Diberitakan sebelumnya, Robinson mendapat surat panggilan dan ditetapkan sebagai tersangka pada 27 Juni 2022 oleh Polres Kepulauan Sangihe. Dia datang seorang diri, diperiksa, dan langsung ditahan saat itu juga.
Koordinator Save Sangihe Island, Alfred Pontolodo menduga polisi menyangka Robinson membawa senjata tajam saat aksi penghadangan mobilisasi alat berat dari PT Tambang Mas Sangihe (TMS) pada 13 Juni 2022 lalu.
Polisi menuduh Robinson telah melanggar Undang-Undang Darurat Nomor 12 Tahun 1951, Pasal 2 ayat 1 terkait tindak pidana kepemilikan dan penggunaan senjata tajam.
Alfred menganggap tuduhan polisi mengada-ada dan tidak melihat kondisi secara bijak. Dia memang membenarkan Jull membawa pisau, namun itu adalah benda pusaka dari mertua laki-laki Robinson sebagai alat penunjang selama melaut.
Keterlibatan Robinson dalam aksi sejak 13-16 Juni kemarin berlangsung secara spontan setelah keluar dari kapal sedari melaut. Pisau itu tidak digunakan untuk mengancam siapapun, namun diduga jatuh saat aksi berlangsung.
“Penetapan Robinson sebagai tersangka jelas bukan tindak pidana.
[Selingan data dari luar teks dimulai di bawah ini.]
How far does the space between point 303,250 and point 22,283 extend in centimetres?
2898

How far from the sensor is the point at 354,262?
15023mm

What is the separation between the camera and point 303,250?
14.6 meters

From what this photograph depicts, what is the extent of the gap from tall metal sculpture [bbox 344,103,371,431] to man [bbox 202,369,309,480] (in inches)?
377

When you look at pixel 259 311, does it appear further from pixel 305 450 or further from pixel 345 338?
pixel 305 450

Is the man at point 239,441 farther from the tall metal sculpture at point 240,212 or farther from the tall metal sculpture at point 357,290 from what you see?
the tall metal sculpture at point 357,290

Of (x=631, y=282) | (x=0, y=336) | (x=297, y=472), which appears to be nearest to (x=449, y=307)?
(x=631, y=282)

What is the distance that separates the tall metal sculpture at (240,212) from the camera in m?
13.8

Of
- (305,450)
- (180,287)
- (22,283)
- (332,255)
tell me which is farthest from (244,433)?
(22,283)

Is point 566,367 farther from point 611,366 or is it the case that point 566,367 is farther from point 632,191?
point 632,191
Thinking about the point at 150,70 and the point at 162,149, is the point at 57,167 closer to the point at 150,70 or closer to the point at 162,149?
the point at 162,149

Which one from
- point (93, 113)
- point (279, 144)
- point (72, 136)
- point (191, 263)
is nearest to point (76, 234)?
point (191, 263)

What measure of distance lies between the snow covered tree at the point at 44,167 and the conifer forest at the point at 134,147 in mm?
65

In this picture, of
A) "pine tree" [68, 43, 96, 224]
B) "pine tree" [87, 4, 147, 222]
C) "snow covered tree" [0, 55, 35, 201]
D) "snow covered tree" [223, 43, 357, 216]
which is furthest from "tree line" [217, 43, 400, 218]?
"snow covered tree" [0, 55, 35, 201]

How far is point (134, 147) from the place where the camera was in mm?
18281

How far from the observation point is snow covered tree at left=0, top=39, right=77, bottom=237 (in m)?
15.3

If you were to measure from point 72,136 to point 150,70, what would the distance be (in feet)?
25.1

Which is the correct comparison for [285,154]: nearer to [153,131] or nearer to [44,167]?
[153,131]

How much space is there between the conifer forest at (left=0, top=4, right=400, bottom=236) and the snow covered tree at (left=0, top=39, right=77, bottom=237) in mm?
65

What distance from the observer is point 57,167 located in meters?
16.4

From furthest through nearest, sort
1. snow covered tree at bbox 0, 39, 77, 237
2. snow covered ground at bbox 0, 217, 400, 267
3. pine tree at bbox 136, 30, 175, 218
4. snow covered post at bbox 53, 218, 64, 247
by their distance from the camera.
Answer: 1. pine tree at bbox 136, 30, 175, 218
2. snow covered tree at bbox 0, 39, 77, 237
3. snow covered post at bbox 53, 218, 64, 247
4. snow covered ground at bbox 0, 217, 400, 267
Sebab, yang dibawa Robinson itu bukan senjata tajam, melainkan alat yang digunakan sehari-hari untuk mencari nafkah sebagai nelayan,” tutur Alfred
Langkah polisi, kata Alfred, diduga sebagai upaya menekan perlawanan warga yang menolak kehadiran tambang milik PT Tambang Mas Sangihe (TMS). Dia menduga polisi justru membela kepentingan perusahaan tambang, yang menurut Alfred dari pengawalan mobilisasi alat berat milik perusahaan tersebut.
Sebelumnya warga Kepulauan Sangihe memenangkan gugatan yang mereka ajukan ke Pengadilan Tata Usaha Negara (PTUN) Manado. Dalam putusannya, PTUN Manado membatalkan Izin Lingkungan Kegiatan Penambangan Emas PT TMS. Keputusan tersebut dibacakan pada Kamis, 2 Juni 2022.
PT TMS sendiri disebut mengantongi izin untuk mengekspolitasi Pulau Sangihe dari Direktorat Jenderal Mineral dan Batu Bara Kementerian Energi dan Sumber Daya Mineral sejak Januari 2022. Akan tetapi, penolakan terhadap keberadaan perusahaan itu sudah berjalan selama satu tahun lebih.
Persekutuan Gereja-gereja di Indonesia (PGI) bahkan sempat mengirimkan surat kepada Presiden Jokowi agar aktivitas pertambangan di pulau yang berbatasan langsung dengan Filipina itu dihentikan.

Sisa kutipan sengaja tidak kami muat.